# What this task involves:
Please rewrite the paragraph in the Tae Kwon Do text below that begins "There are two types of concentration cultivation" as a short list, keeping its main facts.

# Given text:
* * * * * * * * *
As we build up our inner strength, we are enabled to share that strength and positive energy with those around us.  The blue belt principle of Honesty is critical to being able to share our wisdom and energy in efforts to serve the greater good.  If we are sincere, people will see that in how we live our lives and will be more receptive to what we have to offer.

All of this leads to us becoming more complete at human beings.  The many principles are interlinked and work together to equip us as servants of humanity.  Our training in both physical and mental discipline will help us to build a strong belief (red belt) that we can make a difference in this world and that our Tae Kwon Do journey is a core foundation that empowers us.



Concentration and its development provide many benefits in daily life as well as in Tae Kwon Do. Having a better capacity to concentrate allows for greater focus while performing tasks at work or school, or doing chores around the house. It enables learning and retention of new things.

There are two types of concentration cultivation; through tension and through relaxation. Tense concentration can occur when an individual is in a high pressure situation like attempting to score a winning penalty goal in a soccer game, taking a test, or trying to meet a deadline. Relaxed concentration is commonly experienced when in meditation or doing simple activities like walking in nature, or cleaning with mindfulness.

In both, the capacity for concentration and focus increases. The difference is in the effects and the duration. In a tense situation, one’s concentration rises quickly. However it is not sustained at that level for long and once the tense situation is over, the concentration drops to at, or even sometimes below, the starting point. The physical after effects typically leave one feeling drained, tired, and mentally foggy.
* * * * * * * * *
Recorded data:
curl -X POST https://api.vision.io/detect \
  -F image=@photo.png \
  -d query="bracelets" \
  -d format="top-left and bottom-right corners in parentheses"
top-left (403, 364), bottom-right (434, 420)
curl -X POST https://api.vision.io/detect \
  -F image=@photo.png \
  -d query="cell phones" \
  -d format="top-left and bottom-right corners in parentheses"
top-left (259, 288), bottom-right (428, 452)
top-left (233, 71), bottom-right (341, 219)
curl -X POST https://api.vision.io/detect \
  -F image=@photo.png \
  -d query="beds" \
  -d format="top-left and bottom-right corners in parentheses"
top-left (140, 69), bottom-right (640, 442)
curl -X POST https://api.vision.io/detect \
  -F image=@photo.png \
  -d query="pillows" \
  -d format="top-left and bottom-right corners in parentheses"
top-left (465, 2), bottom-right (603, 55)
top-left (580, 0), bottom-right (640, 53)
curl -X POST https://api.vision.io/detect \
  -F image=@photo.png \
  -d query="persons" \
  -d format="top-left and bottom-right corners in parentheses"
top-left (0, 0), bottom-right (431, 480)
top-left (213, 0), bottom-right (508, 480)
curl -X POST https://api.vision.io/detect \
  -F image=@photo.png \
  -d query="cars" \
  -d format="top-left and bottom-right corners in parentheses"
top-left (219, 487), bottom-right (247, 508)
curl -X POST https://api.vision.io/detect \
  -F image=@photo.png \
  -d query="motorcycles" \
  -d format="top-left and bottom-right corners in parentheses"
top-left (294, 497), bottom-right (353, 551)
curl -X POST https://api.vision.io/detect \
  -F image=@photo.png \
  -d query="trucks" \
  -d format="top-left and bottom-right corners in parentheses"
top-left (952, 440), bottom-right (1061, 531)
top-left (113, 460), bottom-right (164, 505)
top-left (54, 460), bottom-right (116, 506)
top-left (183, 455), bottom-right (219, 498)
* * * * * * * * *
# Answer:
- Concentration can be cultivated in two ways: through tension and through relaxation.
- Tense concentration can occur in high-pressure situations, such as trying to score a winning penalty goal in soccer, taking a test, or trying to meet a deadline.
- Relaxed concentration is commonly experienced in meditation or in simple activities like walking in nature or cleaning with mindfulness.